**Problem to solve**.
Would you restate all of the entries verbatim, minus any images?

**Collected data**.
*** Begin section ***

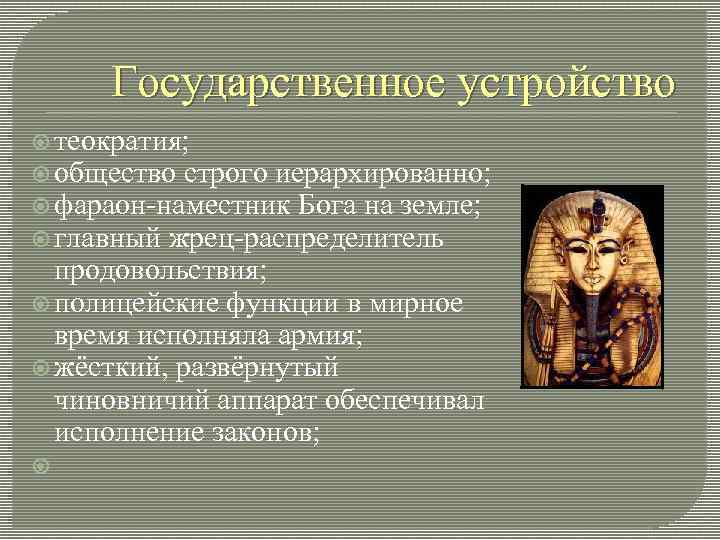 Государственное устройство

теократия;
общество строго иерархированно;
фараон-наместник Бога на земле;
главный жрец-распределитель продовольствия;
полицейские функции в мирное время исполняла армия;
жёсткий, развёрнутый чиновничий аппарат обеспечивал исполнение законов;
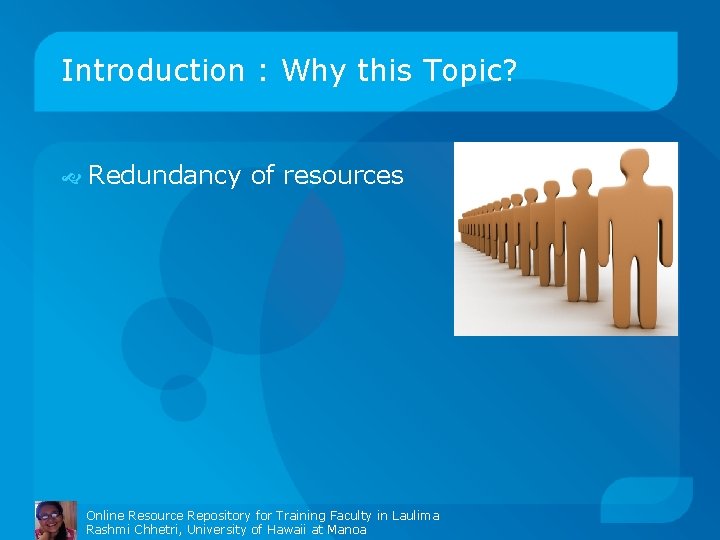 Introduction : Why this Topic?

Redundancy of resources

Online Resource Repository for Training Faculty in Laulima
Rashmi Chhetri, University of Hawaii at Manoa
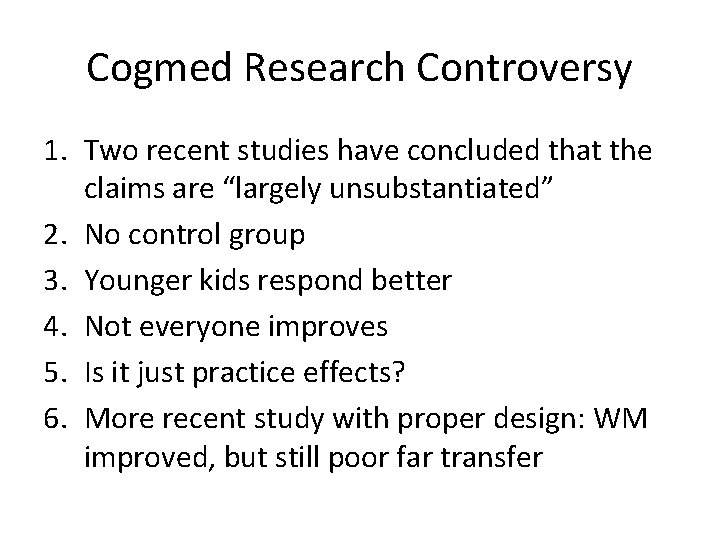 Cogmed Research Controversy

1. Two recent studies have concluded that the claims are “largely unsubstantiated”
2. No control group
3. Younger kids respond better
4. Not everyone improves
5. Is it just practice effects?
6. More recent study with proper design: WM improved, but still poor far transfer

*** End section ***

**Solution for this exercise**.
 Государственное устройство

теократия;
общество строго иерархированно;
фараон-наместник Бога на земле;
главный жрец-распределитель продовольствия;
полицейские функции в мирное время исполняла армия;
жёсткий, развёрнутый чиновничий аппарат обеспечивал исполнение законов;
 Introduction : Why this Topic?

Redundancy of resources

Online Resource Repository for Training Faculty in Laulima
Rashmi Chhetri, University of Hawaii at Manoa
 Cogmed Research Controversy

1. Two recent studies have concluded that the claims are “largely unsubstantiated”
2. No control group
3. Younger kids respond better
4. Not everyone improves
5. Is it just practice effects?
6. More recent study with proper design: WM improved, but still poor far transfer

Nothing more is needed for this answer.